IMHO, a good thing in SA is its mechanism to deal with resource
Do you know how FailSafe handles resource dependencies ?
If so, could you please comment a bit about it?
I'm not Lars ;-) but I'll try a provide an overall comparison here,
although I haven't used FailSafe, just read about it. I'll also provide
information from HACMP, since I know that reasonably well. Of course, only
FailSafe is currently available on Linux, but if the goal is to provide a
comprehensive HA platform on Linux, input is good! (HACMP documentation is
primarily the 'Concepts and Facilities' book to begin with.)
I might get bits about FailSafe or SA wrong, as I've not extensive
experience with either, but, I'm sure someone will correct me ;-)
Both FailSafe and HACMP provide 'Resource Groups' and in both they mean the
exact same thing - they encapsulate a set of related resources and they are
the failover unit. HACMP only recognizes a defined set of resource types,
e.g., nodes, IP addresses, disk volumes, file systems, applications.

Data block
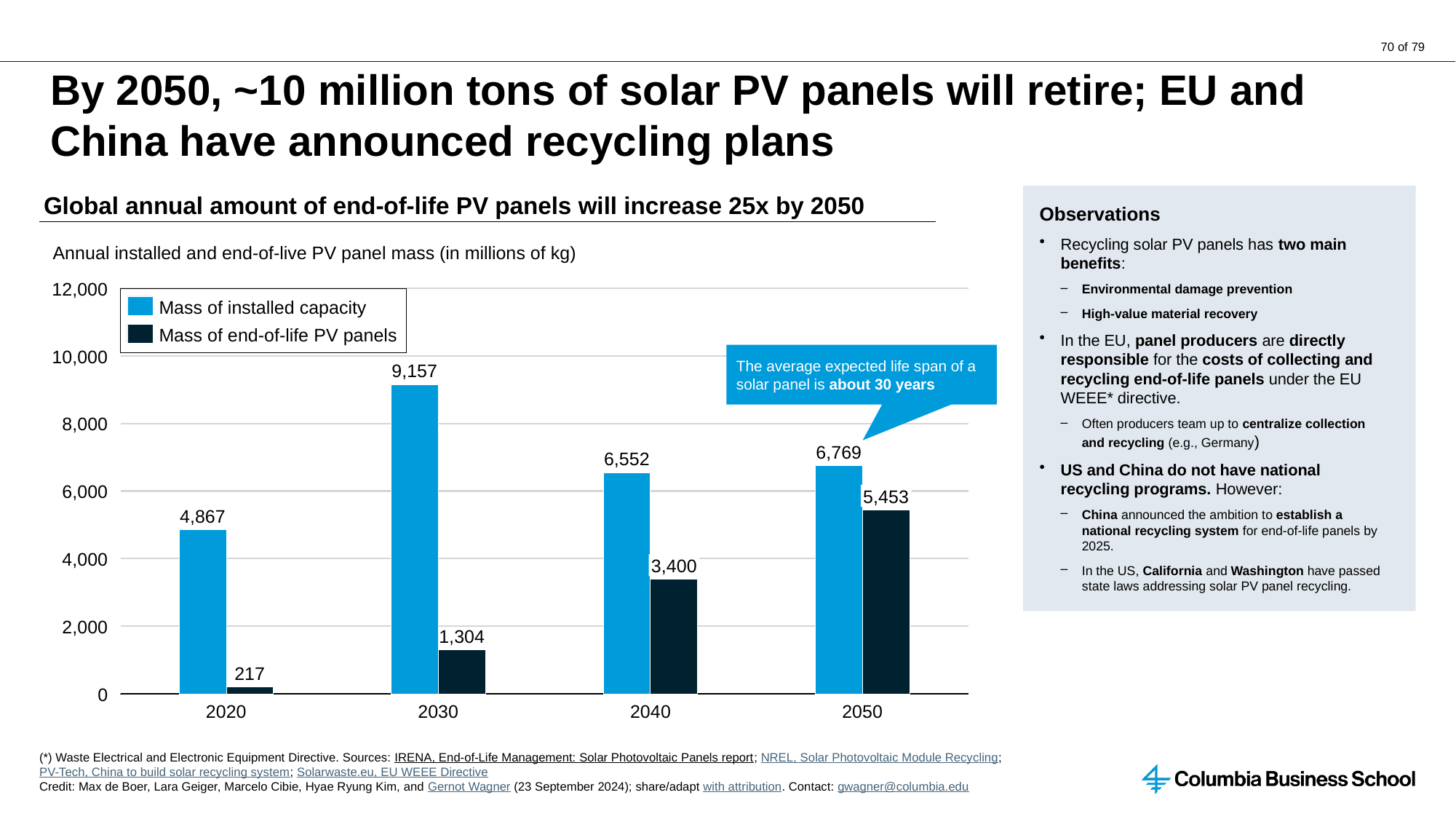
Which year has the lowest mass of end-of-life PV panels? 2020 Which is larger in 2050: the mass of installed capacity or the mass of end-of-life PV panels? Mass of installed capacity What is the difference between the mass of installed capacity and the mass of end-of-life PV panels in 2040? 3,152 Does the mass of end-of-life PV panels rise or fall from 2020 to 2050? Rise How many years are shown on the x axis? 4 Is the mass of end-of-life PV panels in 2030 greater or less than 2,000? less How many series does the legend list? 2 Which year has the highest mass of installed capacity? 2030 What is the mass of installed capacity in 2030? 9,157 What kind of chart is shown? Bar chart What is the mass of end-of-life PV panels in 2020? 217 What is the mass of end-of-life PV panels in 2050? 5,453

What is required
Copy the forum thread on FailSafe and HACMP, everything from "IMHO, a good" down to "to begin with.)", and swap "comprehensive" for "complete". You will not need the data above.

Answer section
IMHO, a good thing in SA is its mechanism to deal with resource
Do you know how FailSafe handles resource dependencies ?
If so, could you please comment a bit about it?
I'm not Lars ;-) but I'll try a provide an overall comparison here,
although I haven't used FailSafe, just read about it. I'll also provide
information from HACMP, since I know that reasonably well. Of course, only
FailSafe is currently available on Linux, but if the goal is to provide a
complete HA platform on Linux, input is good! (HACMP documentation is
primarily the 'Concepts and Facilities' book to begin with.)